AMSTERDAM (Reuters) - One of the Dutch parliament’s Brexit rapporteurs said on Monday the government was drafting a “playbook” to be ready by October in case Britain leaves the European Union with no deal in place.
The Netherlands, along with Ireland, are anxious to see an orderly British exit from the EU next year preserving close economic ties with the bloc as they are both among Britain’s largest trading partners.
The Dutch have already begun hiring 1,000 extra officials, mostly in the port of Rotterdam, to prepare for the extra bureaucracy required for British goods to go through customs before entering the EU after Brexit.
The Dutch parliament unanimously approved a motion from their three Brexit rapporteurs on Friday asking the government to prepare for a no-deal Brexit “and the associated potential chaos”.

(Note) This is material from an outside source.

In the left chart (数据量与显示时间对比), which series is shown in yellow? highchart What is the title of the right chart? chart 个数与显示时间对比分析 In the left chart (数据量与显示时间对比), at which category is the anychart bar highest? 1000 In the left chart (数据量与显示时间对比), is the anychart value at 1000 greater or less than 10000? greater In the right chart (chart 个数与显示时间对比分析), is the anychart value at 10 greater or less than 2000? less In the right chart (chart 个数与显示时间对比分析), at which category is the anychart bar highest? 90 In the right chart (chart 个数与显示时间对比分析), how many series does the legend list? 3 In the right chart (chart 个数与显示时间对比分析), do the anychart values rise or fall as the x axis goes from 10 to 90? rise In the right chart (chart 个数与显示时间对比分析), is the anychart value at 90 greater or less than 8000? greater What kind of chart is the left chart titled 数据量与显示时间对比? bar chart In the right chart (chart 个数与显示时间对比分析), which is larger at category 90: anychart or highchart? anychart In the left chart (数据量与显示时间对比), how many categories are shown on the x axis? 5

Rapporteur Pieter Omtzigt said in a telephone interview with Reuters on Monday that the Dutch economy has too much at stake for the government not to begin preparations for a possible British crash out of the EU should negotiations collapse.
“For us, we need to have a clear view that there’s a British government in place with support of a majority that knows what kind of Brexit they want,” he said, alluding to months of paralysing feuding between pro-Brexit and pro-EU members of Prime Minister Theresa May’s Conservative cabinet.
“As we do not see that clearly, we have asked the government to intensify contingency planning.”
The Dutch government has agreed to begin planning and will brief lawmakers in September, Omtzigt said.
“We would rather have hired 1,000 more teachers or nurses, but we must be prepared just in case,” he said.
He noted that parliament took its decision shortly before May presented her cabinet’s Brexit negotiating position on Friday - and well before two senior ministers resigned on Monday in protest at her plan to stay economically aligned with the EU.
He said May’s approach, now in doubt in the face of a possible revolt by hardline eurosceptic members of her party following the resignations, “would have been a good place to start negotiations two years ago”.